La Direttiva Bolkestein e la mozione del Movimento 5 stelle: chi vuole davvero “cambiare tutto”?

Emilia La Nave 3 novembre 2016

bancarelleIl consiglio comunale di Roma ha approvato con 41 presenti, 38 votanti, 31 favorevoli e 7 contrari (i consiglieri PD, Lista civica Giachetti e lista Marchini) la mozione n. 28/2016 (a firma dei consiglieri Coia, Seccia, Ferrara, Terranova e Angelucci) che impegna “la sindaca ad attivarsi presso il governo al fine di ottenere una proroga delle concessioni dei posteggi su aree pubbliche fino all’anno 2020 e affinché utilizzi tutti gli strumenti idonei alla modifica della parte relativa al commercio su aree pubbliche della direttiva 2006/123/CE (c.d. “Bolkestein”) e del decreto legislativo n. 59/2010 che la recepisce”.

Questa mozione, fortemente voluta dal presidente 5stelle della commissione Commercio, Andrea Coia, ha lo scopo di ottenere non solo uno slittamento dal 2017 al 2020 dell’entrata in vigore della Direttiva Bolkestein per quanto riguarda le concessioni di commercio su suolo pubblico, ma auspica un intervento normativo che le escluda definitivamente dalla direttiva. Ovvero: che per quanto riguarda le concessioni delle bancarelle romane, molte delle quali riconducibili a poche e ben note famiglie, tutto rimanga immutato.
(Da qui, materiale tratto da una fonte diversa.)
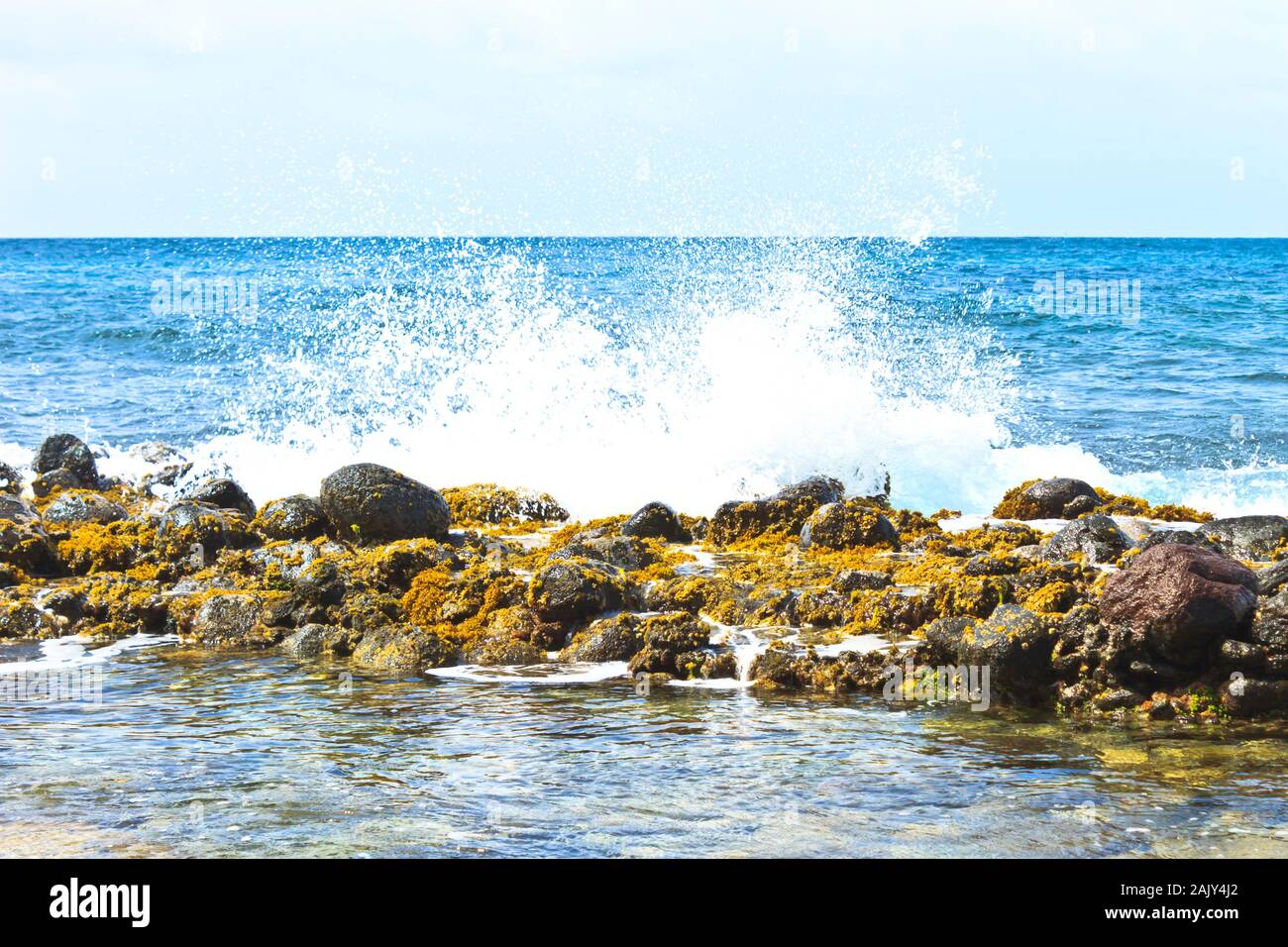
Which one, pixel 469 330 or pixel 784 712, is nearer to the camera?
pixel 784 712

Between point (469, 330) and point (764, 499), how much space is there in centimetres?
999

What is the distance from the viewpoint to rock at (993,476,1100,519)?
39.5 feet

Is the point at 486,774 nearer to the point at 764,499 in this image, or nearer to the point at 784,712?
the point at 784,712

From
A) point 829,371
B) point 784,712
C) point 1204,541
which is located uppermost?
point 829,371

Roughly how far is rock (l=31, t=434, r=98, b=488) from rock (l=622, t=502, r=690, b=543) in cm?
728

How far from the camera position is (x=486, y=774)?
252 inches

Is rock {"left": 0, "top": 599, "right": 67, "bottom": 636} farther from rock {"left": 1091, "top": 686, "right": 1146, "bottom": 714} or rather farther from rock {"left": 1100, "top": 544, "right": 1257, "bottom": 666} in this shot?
rock {"left": 1100, "top": 544, "right": 1257, "bottom": 666}

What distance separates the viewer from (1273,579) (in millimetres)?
7746

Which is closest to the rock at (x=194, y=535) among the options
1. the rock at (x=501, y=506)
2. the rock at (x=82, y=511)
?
the rock at (x=82, y=511)

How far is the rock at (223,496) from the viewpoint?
41.7 ft

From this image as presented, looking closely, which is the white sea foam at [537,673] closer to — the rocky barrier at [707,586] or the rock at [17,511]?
the rocky barrier at [707,586]

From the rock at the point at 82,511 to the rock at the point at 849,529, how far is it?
6.79m

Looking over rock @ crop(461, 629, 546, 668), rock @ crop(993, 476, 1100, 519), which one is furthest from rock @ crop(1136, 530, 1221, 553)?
rock @ crop(461, 629, 546, 668)
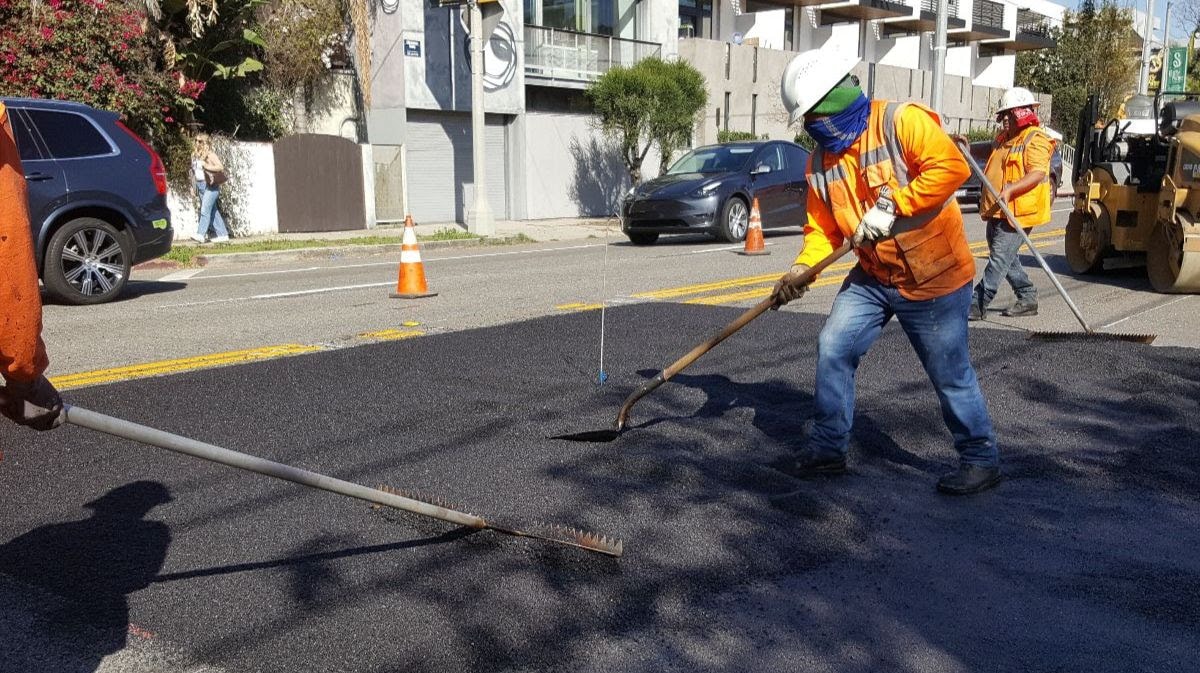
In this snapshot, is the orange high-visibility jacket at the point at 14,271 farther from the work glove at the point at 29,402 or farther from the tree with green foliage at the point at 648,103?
the tree with green foliage at the point at 648,103

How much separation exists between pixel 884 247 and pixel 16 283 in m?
3.07

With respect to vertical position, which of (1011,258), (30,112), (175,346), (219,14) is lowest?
(175,346)

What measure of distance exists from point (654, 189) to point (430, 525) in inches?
505

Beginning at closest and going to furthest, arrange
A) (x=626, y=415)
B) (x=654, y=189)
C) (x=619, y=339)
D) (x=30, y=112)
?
(x=626, y=415) < (x=619, y=339) < (x=30, y=112) < (x=654, y=189)

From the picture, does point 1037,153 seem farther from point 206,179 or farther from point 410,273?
point 206,179

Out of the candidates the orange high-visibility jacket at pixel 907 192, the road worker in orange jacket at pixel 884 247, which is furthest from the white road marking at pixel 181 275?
the orange high-visibility jacket at pixel 907 192

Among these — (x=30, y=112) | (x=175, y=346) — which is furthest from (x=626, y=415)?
(x=30, y=112)

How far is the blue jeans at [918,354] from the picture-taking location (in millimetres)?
4266

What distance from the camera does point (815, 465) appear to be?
175 inches

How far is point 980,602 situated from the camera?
3.31 meters

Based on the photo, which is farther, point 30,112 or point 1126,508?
point 30,112

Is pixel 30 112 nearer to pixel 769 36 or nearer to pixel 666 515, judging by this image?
pixel 666 515

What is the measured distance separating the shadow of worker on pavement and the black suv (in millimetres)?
6103

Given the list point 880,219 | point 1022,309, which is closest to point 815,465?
point 880,219
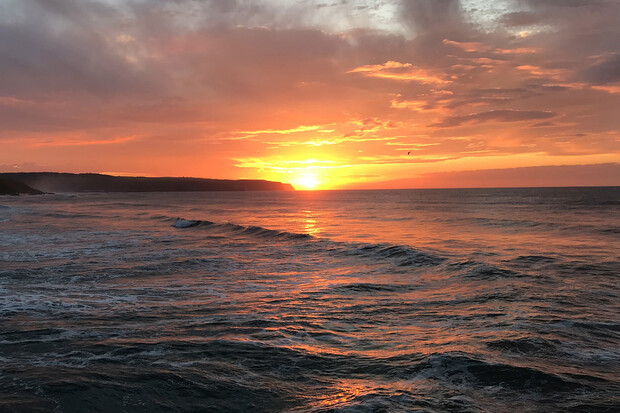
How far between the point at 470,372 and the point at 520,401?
4.03ft

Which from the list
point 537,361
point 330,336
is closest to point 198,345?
point 330,336

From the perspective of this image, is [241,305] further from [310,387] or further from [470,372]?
[470,372]

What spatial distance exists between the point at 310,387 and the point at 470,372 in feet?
10.5

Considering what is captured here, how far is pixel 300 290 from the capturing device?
54.0ft

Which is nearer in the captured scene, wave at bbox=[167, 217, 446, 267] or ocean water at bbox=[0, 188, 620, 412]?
ocean water at bbox=[0, 188, 620, 412]

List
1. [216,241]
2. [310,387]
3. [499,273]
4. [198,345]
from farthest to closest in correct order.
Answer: [216,241]
[499,273]
[198,345]
[310,387]

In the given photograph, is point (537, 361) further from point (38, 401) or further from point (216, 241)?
point (216, 241)

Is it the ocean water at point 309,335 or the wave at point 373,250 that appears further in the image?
the wave at point 373,250

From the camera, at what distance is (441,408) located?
7020 mm

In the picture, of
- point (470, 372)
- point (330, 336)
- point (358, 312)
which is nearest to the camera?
point (470, 372)

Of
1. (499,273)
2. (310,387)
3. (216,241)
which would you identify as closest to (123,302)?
(310,387)

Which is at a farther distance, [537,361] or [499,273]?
[499,273]

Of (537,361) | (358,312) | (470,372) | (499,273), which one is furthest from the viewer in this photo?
(499,273)

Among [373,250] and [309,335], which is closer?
[309,335]
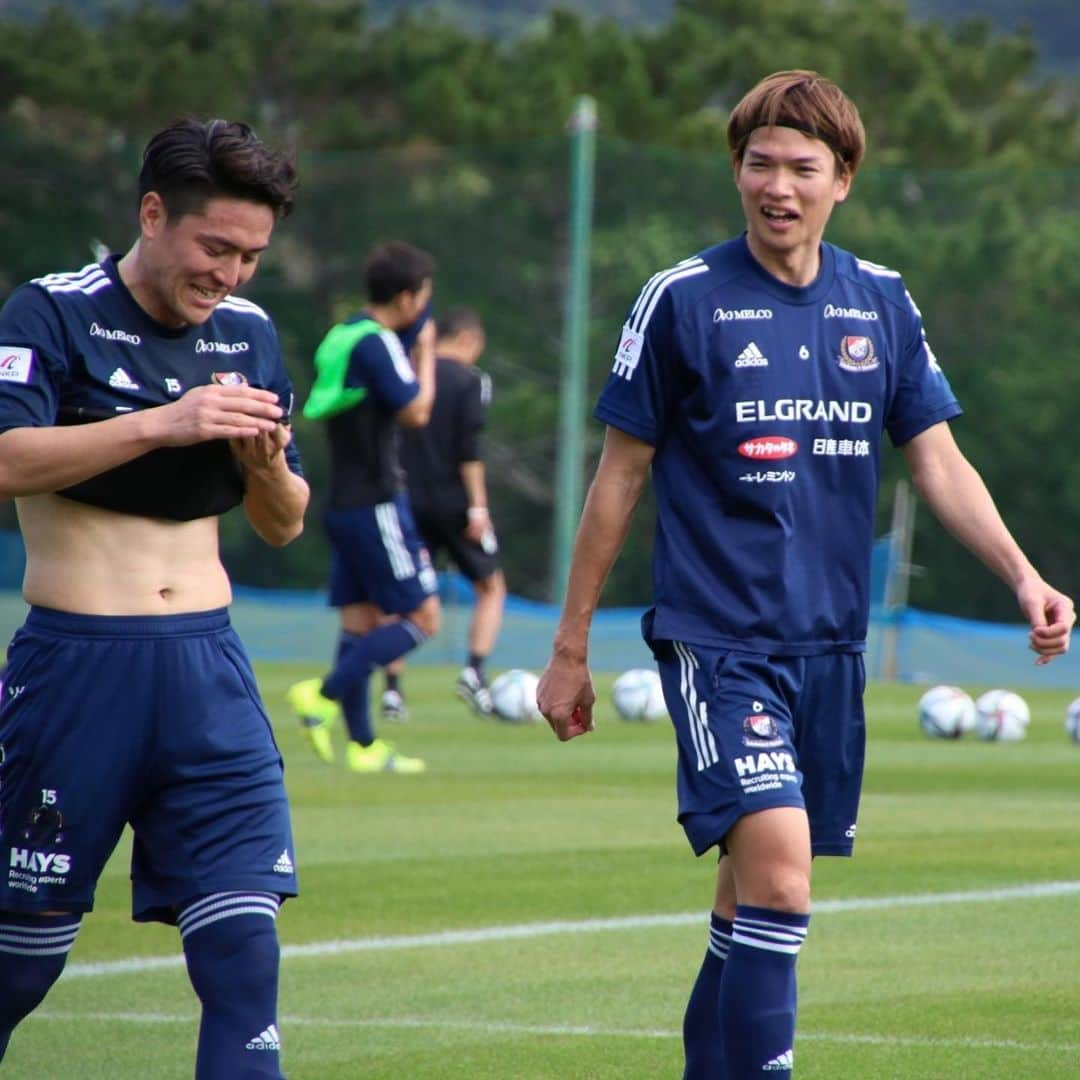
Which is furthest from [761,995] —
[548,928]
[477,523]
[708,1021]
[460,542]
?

Ma che cos’è la Bolkestein? La direttiva 2006/123/CE, conosciuta come direttiva Bolkestein, è una norma comunitaria nata con l’obiettivo di facilitare la circolazione dei servizi all’interno dell’Unione Europea che s’inserisce nello sforzo generale di far crescere competitività e dinamismo in Europa. La Bolkestein non intende disciplinare nello specifico l’ampio settore dei servizi ma si propone come un direttiva-quadro, che pone poche regole molto generali e lascia agli Stati membri la decisione su come meglio applicare i principi da essa enunciati. Questa direttiva è stata recepita dall’Italia con il decreto legislativo n. 59 del 2010.

Grazie all’entrata in vigore di questa direttiva le concessioni di commercio su suolo pubblico non potranno più essere rinnovate automaticamente come è avvenuto fino a ora ma dovranno essere periodicamente riassegnate attraverso bandi pubblici, i cui criteri sono stati definiti nell’intesa raggiunta dalla conferenza unificata Stato-Regioni del 5 luglio 2012.

Sebbene l’emanazione di questa direttiva abbia creato preoccupazione tra le associazioni di categoria, l’accordo Stato-Regioni tutela in gran parte gli operatori esistenti: le concessioni in essere sono state prorogate fino al 2017, anno in cui queste saranno messe a bando con criteri che comunque tengono conto dell’anzianità d’esercizio (cui verrà assegnato un punteggio fino al 40% del valore complessivo). Anche la durata delle concessioni (fino a 12 anni) è pensata per permettere di ammortizzare di eventuali investimenti iniziali dell’impresa.

Per modificare le regole d’attuazione della direttiva Bolkestein occorrono interventi normativi di pari grado, ovvero al livello nazionale ed europeo, e ben poco possono fare i Comuni.

La mozione approvata oggi dall’assemblea capitolina somiglia quindi molto a una restituzione di promesse elettorali più che a un atto con una reale efficacia. Ma preoccupa molto per il suo significato politico.

Questa volontà di conservazione rischia di far perdere a Roma un’occasione unica: in una città dove il commercio su suolo pubblico si è sviluppato in maniera disorganizzata, spesso in conflitto con il rispetto del vigente codice della strada e pensato per una città che nel frattempo si è trasformata, il 2017 potrebbe rappresentare un’opportunità epocale per mettere ordine in una situazione fuori controllo e per pensare a una rifunzionalizzazione di alcune aree del commercio ora in sofferenza, come ad esempio i mercati rionali.

Questo però richiederebbe un enorme sforzo della macchina organizzativa e una chiara visione politica dei nostri amministratori per un progetto di città moderna ed europea.

Per il momento l’amministrazione romana si trova in forte ritardo, e le linee politiche sembrano ancora molto confuse. L’assessore alle Attività produttive, Adriano Meloni, oggi non era presente in aula durante tutta la discussione, e spesso le sue dichiarazioni sono parse in contrasto con il presidente della commissione Commercio, Coia. Quale sarà la sua posizione in merito?

Vogliamo “che tutto cambi” o “che nulla cambi”?